* PROBLEM STATEMENT *
Please rewrite the stretch from "In this shot, does" through the end of the records, swapping "camera" for "lens" and keeping everything else the same.

(Data entries)
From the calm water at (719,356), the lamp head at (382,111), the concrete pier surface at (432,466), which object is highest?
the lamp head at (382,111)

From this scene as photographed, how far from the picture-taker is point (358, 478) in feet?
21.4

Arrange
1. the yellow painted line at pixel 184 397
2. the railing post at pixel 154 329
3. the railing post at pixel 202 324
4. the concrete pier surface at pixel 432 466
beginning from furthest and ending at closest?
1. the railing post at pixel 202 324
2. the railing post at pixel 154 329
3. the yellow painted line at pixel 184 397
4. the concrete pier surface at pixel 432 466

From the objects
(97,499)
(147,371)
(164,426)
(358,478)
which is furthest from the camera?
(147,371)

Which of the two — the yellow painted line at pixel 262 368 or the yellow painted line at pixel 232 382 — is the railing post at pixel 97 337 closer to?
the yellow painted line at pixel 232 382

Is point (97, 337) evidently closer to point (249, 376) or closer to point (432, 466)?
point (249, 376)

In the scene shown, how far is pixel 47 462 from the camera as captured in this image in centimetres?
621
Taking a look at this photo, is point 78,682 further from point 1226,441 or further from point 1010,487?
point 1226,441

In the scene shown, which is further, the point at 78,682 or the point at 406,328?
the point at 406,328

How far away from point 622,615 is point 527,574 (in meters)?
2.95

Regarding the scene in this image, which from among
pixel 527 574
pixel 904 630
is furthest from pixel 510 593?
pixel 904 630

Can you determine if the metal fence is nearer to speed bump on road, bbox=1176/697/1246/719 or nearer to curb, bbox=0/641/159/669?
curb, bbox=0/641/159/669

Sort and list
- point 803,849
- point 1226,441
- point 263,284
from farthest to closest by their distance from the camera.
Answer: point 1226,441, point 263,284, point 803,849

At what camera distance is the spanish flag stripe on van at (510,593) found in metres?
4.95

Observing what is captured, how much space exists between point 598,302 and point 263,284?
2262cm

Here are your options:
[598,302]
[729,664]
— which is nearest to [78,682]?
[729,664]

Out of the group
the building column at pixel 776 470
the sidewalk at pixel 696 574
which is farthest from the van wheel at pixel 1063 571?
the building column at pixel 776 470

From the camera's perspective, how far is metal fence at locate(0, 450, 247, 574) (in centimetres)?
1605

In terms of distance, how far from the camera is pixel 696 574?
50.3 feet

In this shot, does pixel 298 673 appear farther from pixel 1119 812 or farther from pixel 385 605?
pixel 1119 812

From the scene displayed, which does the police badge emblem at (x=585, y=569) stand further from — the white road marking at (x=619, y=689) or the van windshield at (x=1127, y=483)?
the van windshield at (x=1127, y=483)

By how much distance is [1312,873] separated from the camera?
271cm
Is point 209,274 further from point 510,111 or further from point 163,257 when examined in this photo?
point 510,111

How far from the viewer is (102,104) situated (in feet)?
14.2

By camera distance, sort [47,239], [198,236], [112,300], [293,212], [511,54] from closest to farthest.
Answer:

* WRITTEN ANSWER *
In this shot, does pixel 298 673 appear farther from pixel 1119 812 or farther from pixel 385 605?
pixel 1119 812

From the scene displayed, which does the police badge emblem at (x=585, y=569) stand further from — the white road marking at (x=619, y=689) or the van windshield at (x=1127, y=483)?
the van windshield at (x=1127, y=483)

By how much distance is [1312,873] separated from the lens?
271cm
Is point 209,274 further from point 510,111 or further from point 163,257 when examined in this photo?
point 510,111

How far from the viewer is (102,104) situated (in feet)?
14.2

By lens distance, sort [47,239], [198,236], [112,300], [293,212], [511,54] from closest to farthest.
Answer:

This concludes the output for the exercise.